=== Required action ===
The entries are to be reproduced verbatim, with all pictures omitted.

= Beginning of Section =

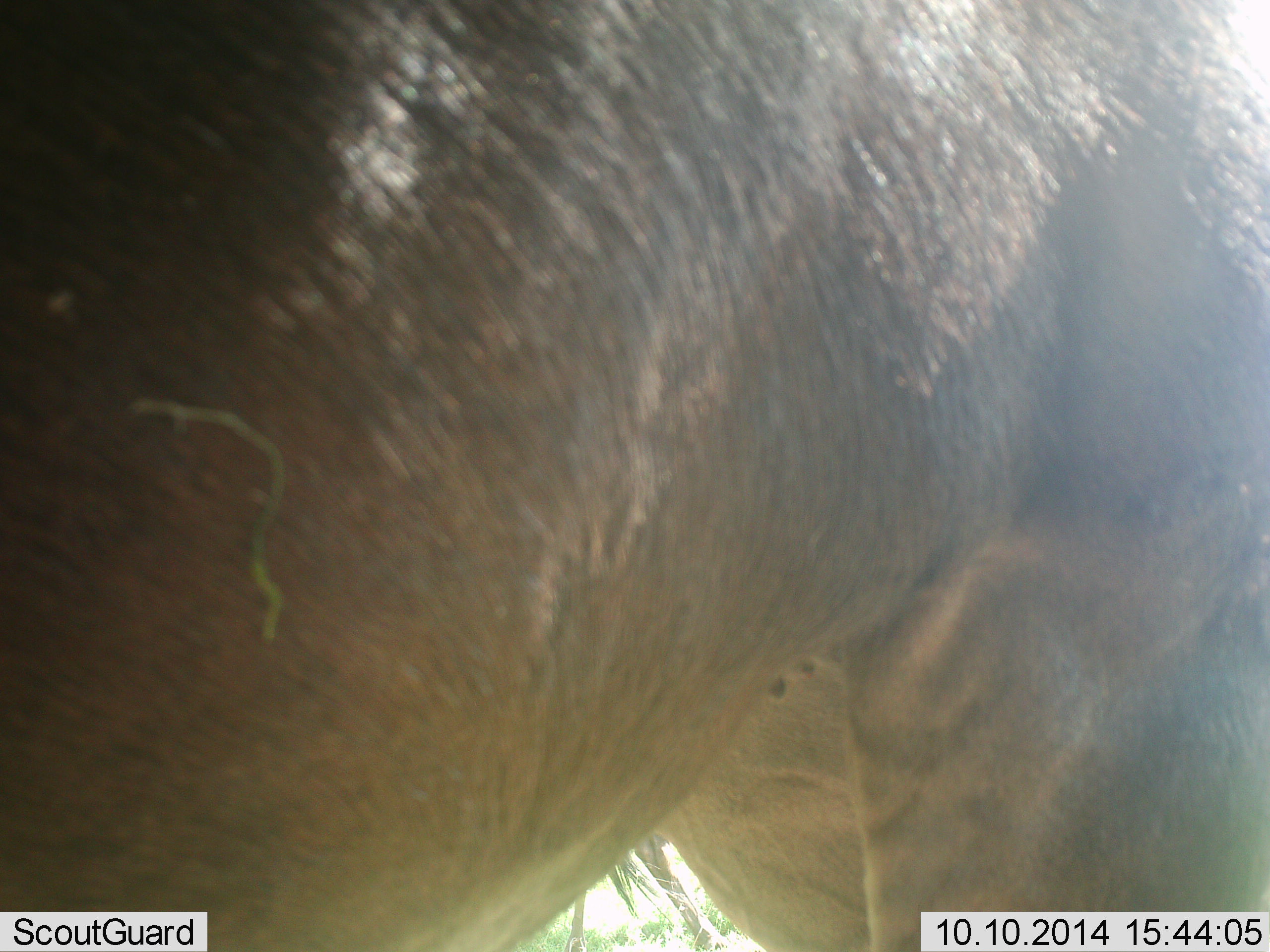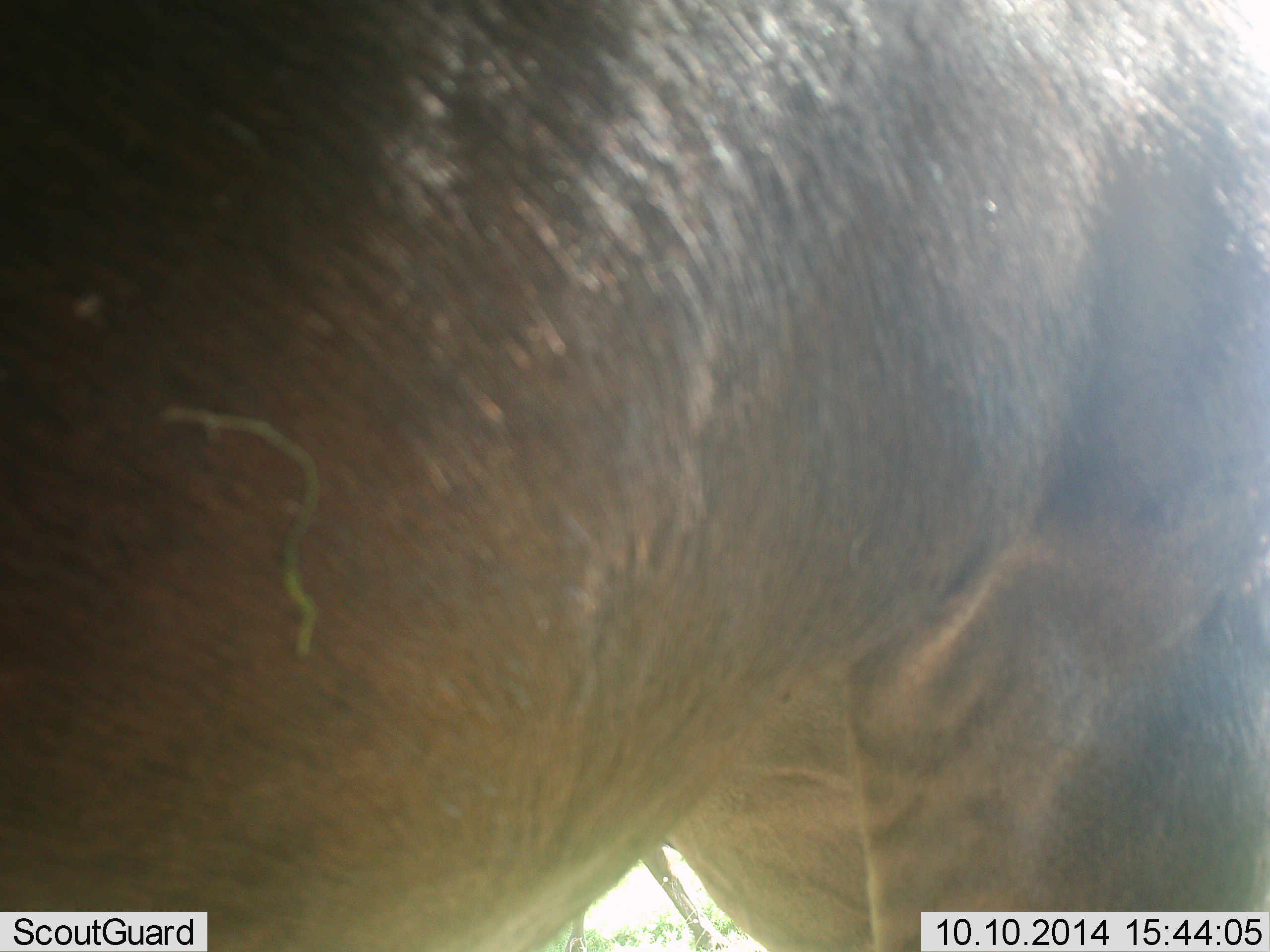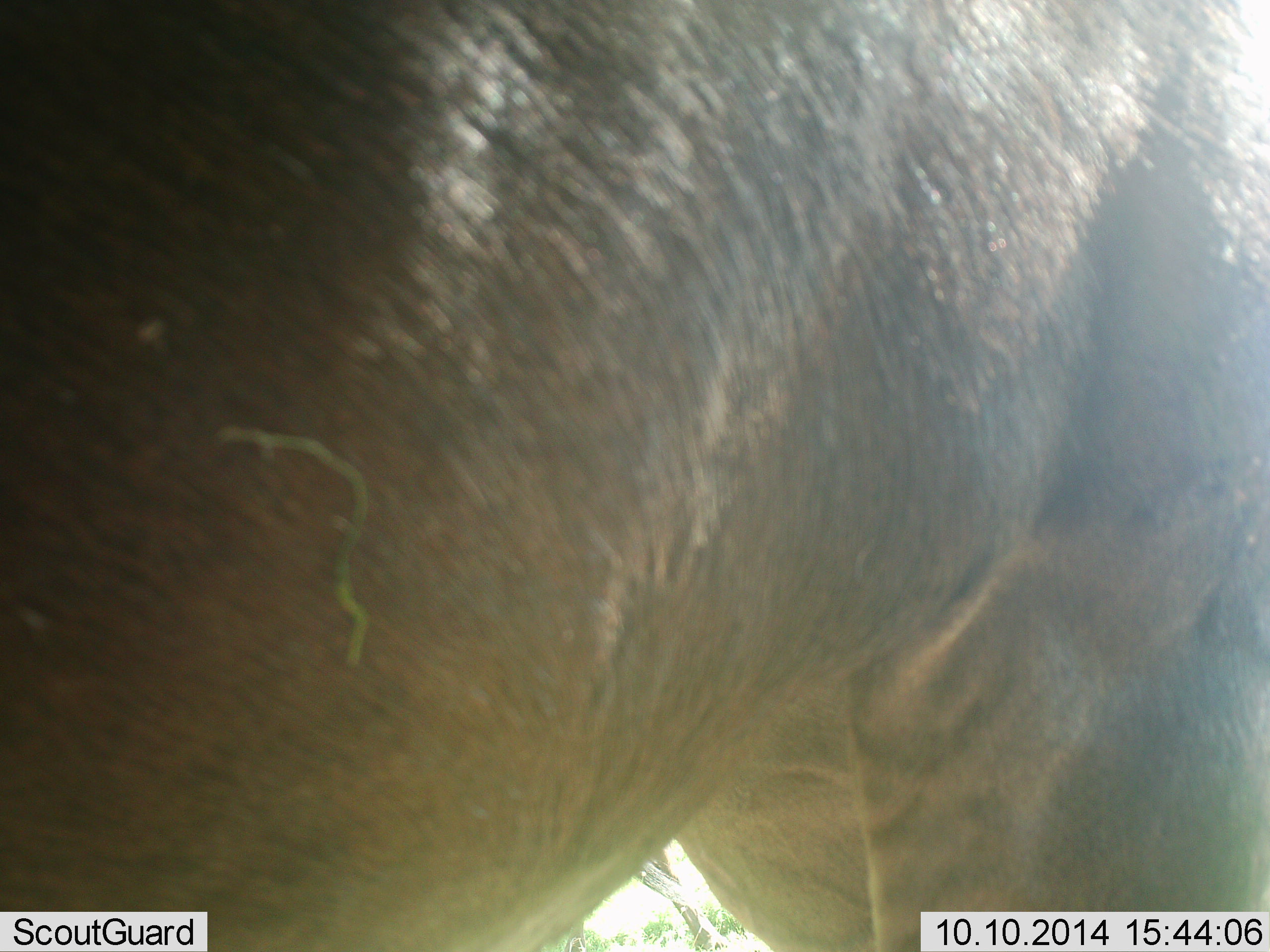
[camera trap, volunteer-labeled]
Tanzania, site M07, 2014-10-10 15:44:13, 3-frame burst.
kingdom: Animalia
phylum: Chordata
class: Mammalia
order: Artiodactyla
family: Bovidae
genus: Connochaetes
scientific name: Connochaetes taurinus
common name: blue wildebeest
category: wildebeest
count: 1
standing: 90%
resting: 0%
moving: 20%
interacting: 0%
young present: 0%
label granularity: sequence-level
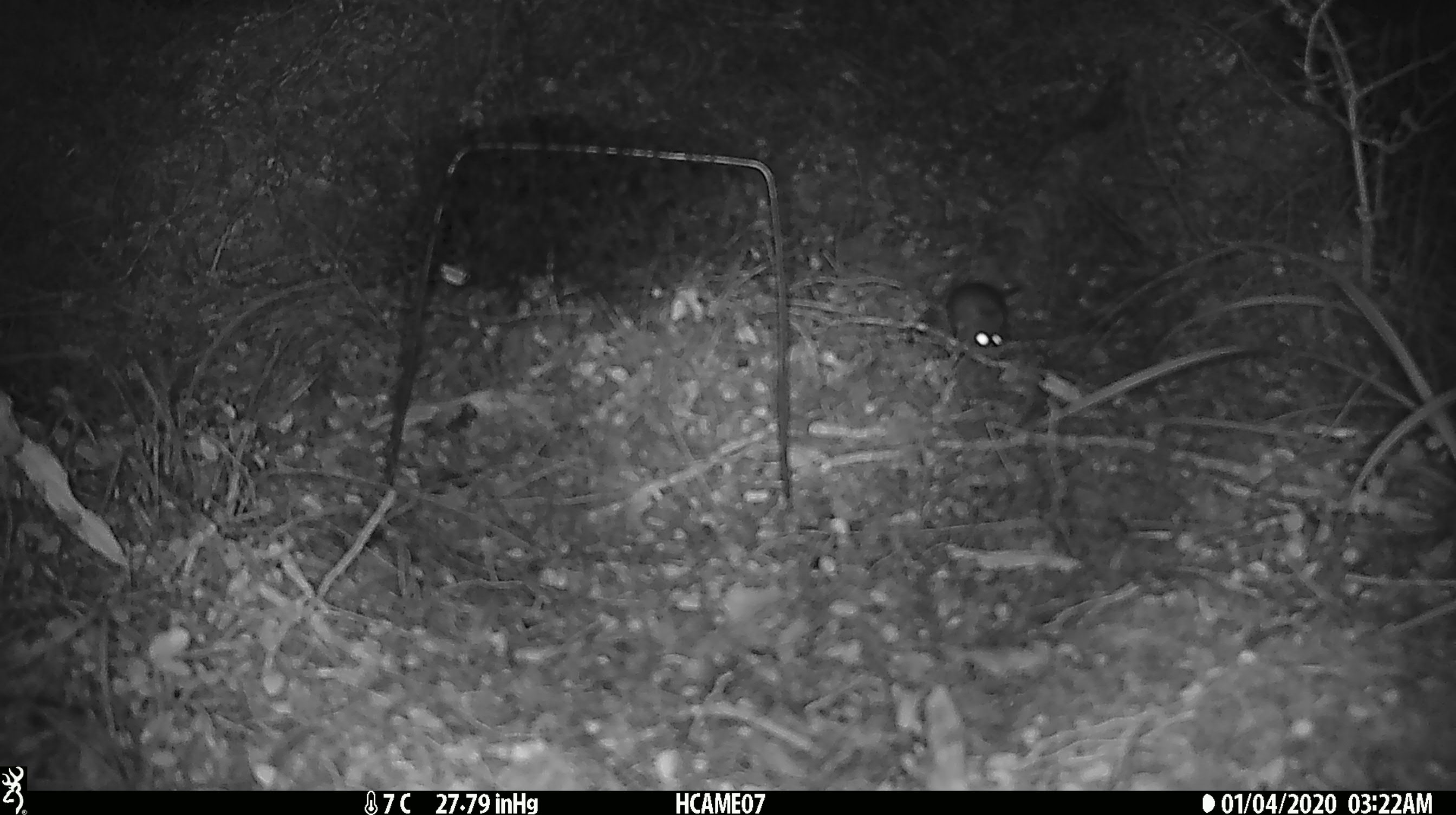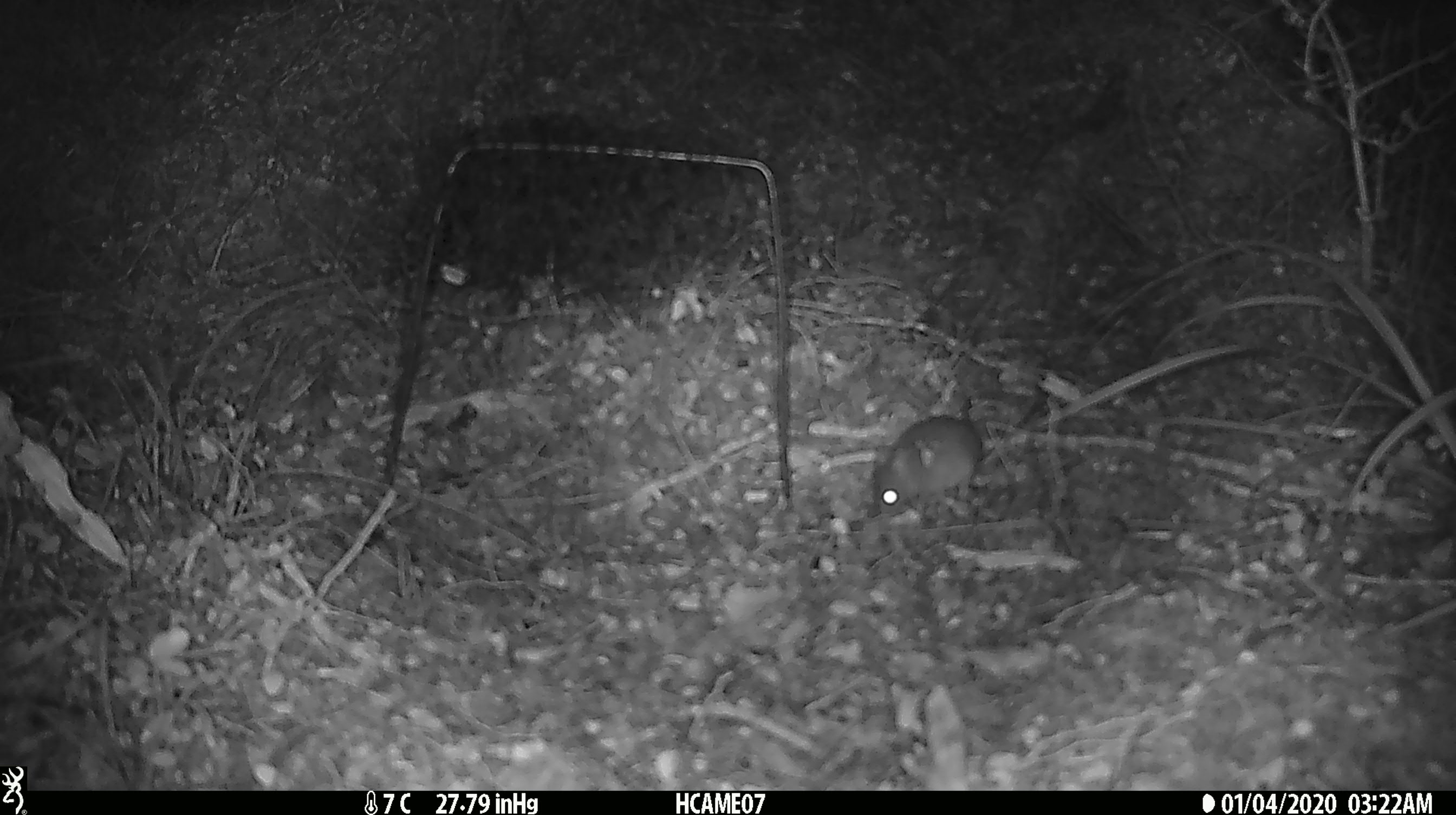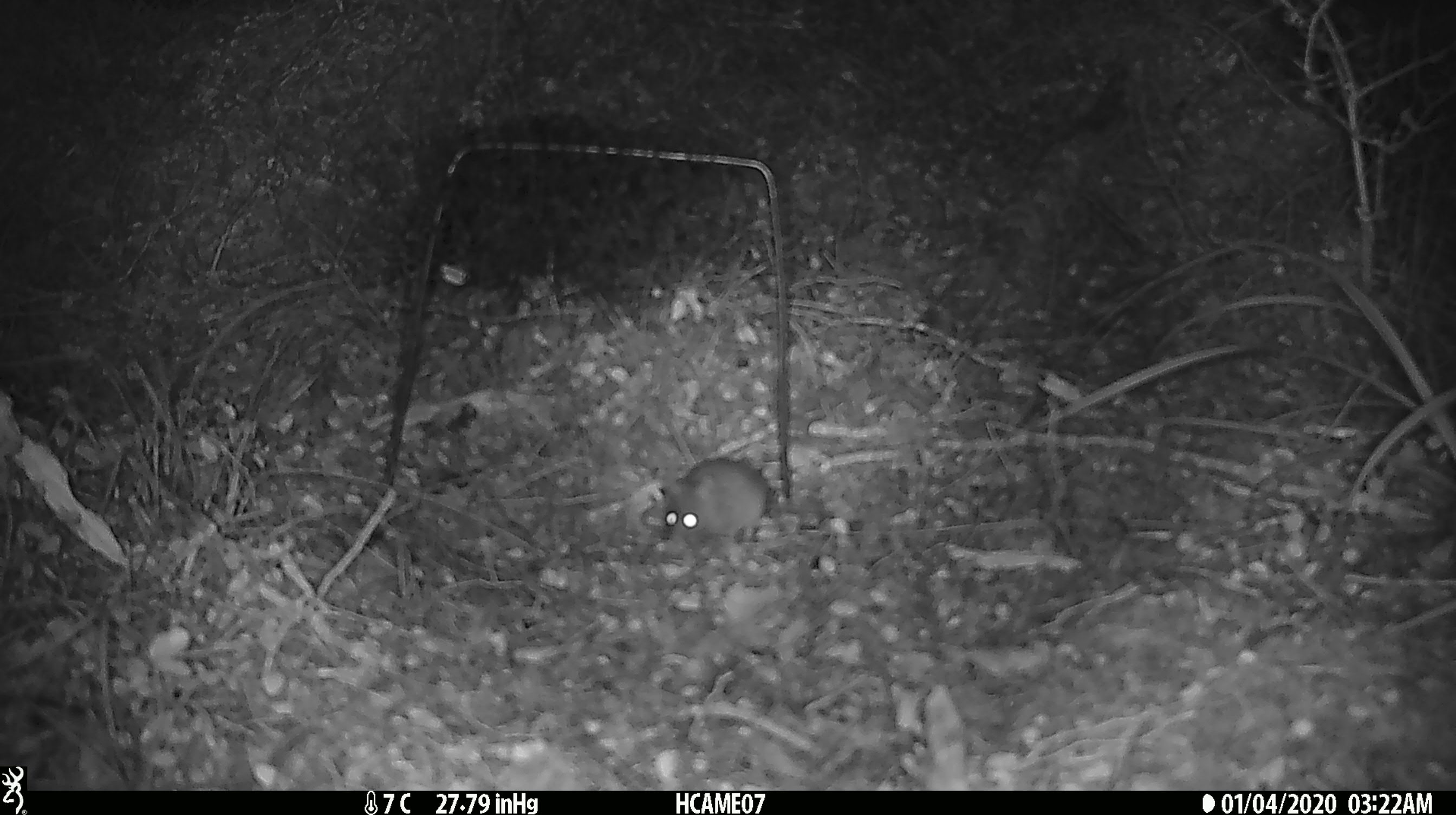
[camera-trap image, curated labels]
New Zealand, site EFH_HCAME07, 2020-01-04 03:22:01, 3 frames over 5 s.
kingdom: Animalia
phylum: Chordata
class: Mammalia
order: Rodentia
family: Muridae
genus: Mus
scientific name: Mus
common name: mouse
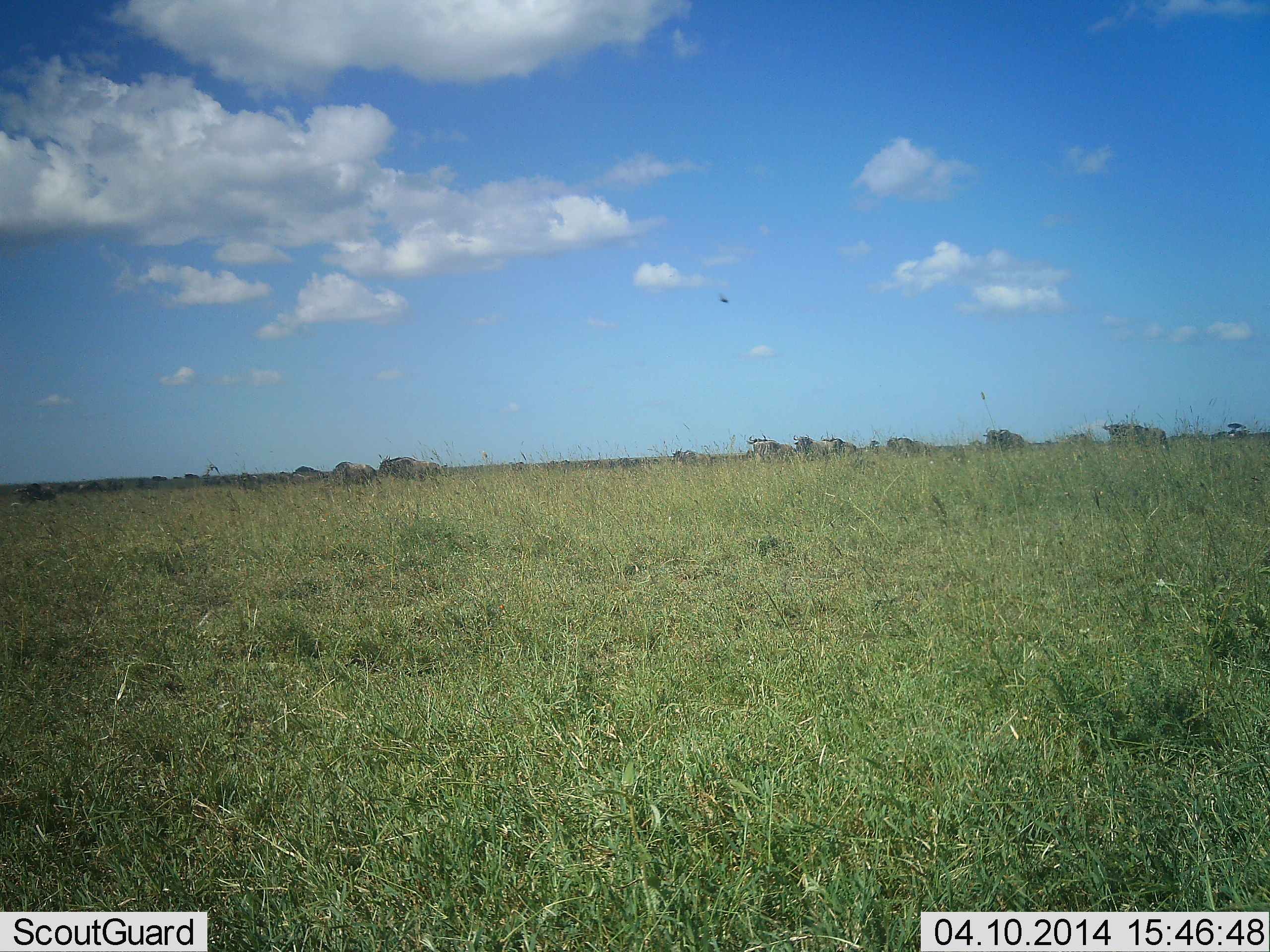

= End of Section =

=== Solved problem ===
[camera trap, volunteer-labeled]
Tanzania, site M07, 2014-10-10 15:44:13, 3-frame burst.
kingdom: Animalia
phylum: Chordata
class: Mammalia
order: Artiodactyla
family: Bovidae
genus: Connochaetes
scientific name: Connochaetes taurinus
common name: blue wildebeest
category: wildebeest
count: 1
standing: 90%
resting: 0%
moving: 20%
interacting: 0%
young present: 0%
label granularity: sequence-level
[camera-trap image, curated labels]
New Zealand, site EFH_HCAME07, 2020-01-04 03:22:01, 3 frames over 5 s.
kingdom: Animalia
phylum: Chordata
class: Mammalia
order: Rodentia
family: Muridae
genus: Mus
scientific name: Mus
common name: mouse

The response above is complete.